Event-Driven & Reactive

Event-Driven Architecture (EDA) is a paradigm where systems respond to events—immutable facts about something that has happened. Producers publish events without knowing who will consume them, enabling loose coupling and asynchronicity. Reactive programming is a related paradigm that focuses on composing asynchronous and event-based programs with observable streams, providing tools for managing backpressure and complex data flows.

"In an event-driven system, the flow of control is determined by events. This is a fundamental shift from traditional, request-driven architectures." — Jonas Bonér

A typical event-driven topology with producers, a broker, and consumers.

Core ideas

Event as a Fact: An event is an immutable record of a business fact (e.g., OrderPlaced, PaymentProcessed). It contains all necessary data for a consumer to act.
Producers and Consumers: Producers emit events to a message broker or event bus. Consumers subscribe to topics and react to events asynchronously.
Loose Coupling: Producers and consumers are independent. They don't need to know about each other, which allows them to be developed, deployed, and scaled separately.
Backpressure: Consumers signal to producers when they are overwhelmed, allowing the system to gracefully handle load by slowing down producers, buffering, or dropping events.

Examples

Sequential control flow for handling a single event.

Python
Go
Node.js (RxJS)

consumer.py
import asyncio
from typing import Any, Dict, Set

processed: Set[str] = set()

async def handle_event(evt: Dict[str, Any]) -> None:
    # Idempotency guard
    key = evt.get("id")
    if key in processed:
        return

    # Business logic (pure-ish), then side effects
    order_total = sum(i["qty"] * i["price"] for i in evt["items"])
    await persist_result({"order_id": evt["id"], "total": order_total})
    processed.add(key)

async def persist_result(doc: Dict[str, Any]) -> None:
    await asyncio.sleep(0)  # simulate non-blocking IO

async def consumer(stream):
    # stream is an async iterator yielding events
    sem = asyncio.Semaphore(50)  # backpressure via concurrency cap
    async for evt in stream:
        await sem.acquire()
        asyncio.create_task(_run(evt, sem))

async def _run(evt, sem):
    try:
        await handle_event(evt)
    finally:
        sem.release()

main.go
package main

import (
    "context"
    "log"
    "sync"
)

type Event struct{ ID string; Items []Item }
type Item struct{ Qty int; Price int }

func handleEvent(ctx context.Context, e Event) error {
    // TODO: check idempotency store for e.ID
    var total int
    for _, it := range e.Items {
        total += it.Qty * it.Price
    }
    // TODO: persist total (use ctx)
    _ = total
    return nil
}

func worker(ctx context.Context, wg *sync.WaitGroup, events <-chan Event) {
    defer wg.Done()
    for e := range events {
        if err := handleEvent(ctx, e); err != nil {
            log.Printf("failed: %v", err)
            // TODO: retry/DLQ
        }
    }
}

func main() {
    ctx := context.Background()
    events := make(chan Event, 100) // bounded buffer for backpressure
    var wg sync.WaitGroup

    for i := 0; i < 32; i++ {
        wg.Add(1)
        go worker(ctx, &wg, events)
    }

    // TODO: poll from broker, decode, push into events
    // close(events) when done to stop workers
    // wg.Wait() to ensure all events are processed
}

pipeline.js
// Pseudo-RxJS API for clarity
import { fromEvent, mergeMap, map, bufferCount } from "rxjs"

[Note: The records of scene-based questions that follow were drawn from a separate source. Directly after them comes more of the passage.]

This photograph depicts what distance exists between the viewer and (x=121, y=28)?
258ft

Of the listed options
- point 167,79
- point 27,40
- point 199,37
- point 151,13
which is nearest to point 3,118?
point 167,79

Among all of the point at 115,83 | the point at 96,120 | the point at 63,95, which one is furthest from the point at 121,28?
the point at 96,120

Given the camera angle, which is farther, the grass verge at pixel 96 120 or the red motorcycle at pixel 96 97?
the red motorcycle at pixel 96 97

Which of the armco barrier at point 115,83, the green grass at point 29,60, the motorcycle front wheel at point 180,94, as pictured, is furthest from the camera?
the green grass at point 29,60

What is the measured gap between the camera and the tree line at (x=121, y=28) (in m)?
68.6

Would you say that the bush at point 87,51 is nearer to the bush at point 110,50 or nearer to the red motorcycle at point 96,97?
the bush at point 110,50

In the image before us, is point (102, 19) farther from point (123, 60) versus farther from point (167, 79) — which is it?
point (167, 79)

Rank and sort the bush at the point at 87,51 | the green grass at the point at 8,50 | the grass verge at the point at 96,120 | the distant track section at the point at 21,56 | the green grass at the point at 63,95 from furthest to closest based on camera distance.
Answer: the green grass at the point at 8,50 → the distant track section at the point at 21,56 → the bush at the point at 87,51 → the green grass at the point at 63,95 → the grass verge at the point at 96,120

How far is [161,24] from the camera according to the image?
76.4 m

const events$ = fromEvent(broker, "order-event")

const totals$ = events$
    .pipe(
        mergeMap(evt => computeTotal(evt), 64), // concurrency limit (backpressure)
        bufferCount(100), // micro-batches
        map(batch => batch.reduce((acc, t) => acc + t, 0))
    )

totals$.subscribe({
    next: val => console.log("batch total", val),
    error: err => console.error("stream error", err)
})

async function computeTotal(evt) {
    return evt.items.reduce((sum, i) => sum + i.qty * i.price, 0)
}

When to Use vs. When to Reconsider

When to Use

High-throughput, asynchronous workflows: Ideal for systems that need to handle many concurrent requests, like IoT data ingestion, real-time notifications, or financial tickers.
Decoupling microservices: Allows services to evolve independently. A producer can change without affecting consumers, as long as the event contract is maintained.
Streaming data processing: Perfect for Change Data Capture (CDC), log processing, and real-time analytics where data is treated as an infinite stream.

When to Reconsider

Simple, synchronous request/response: The complexity of brokers, delivery semantics, and asynchronous logic is overkill for simple CRUD services.
Systems requiring strong transactional consistency: Achieving end-to-end transactional guarantees in a distributed, event-driven system is extremely complex.
When a clear, linear control flow is needed: Debugging and reasoning about a system where control flow is distributed across many independent consumers can be challenging.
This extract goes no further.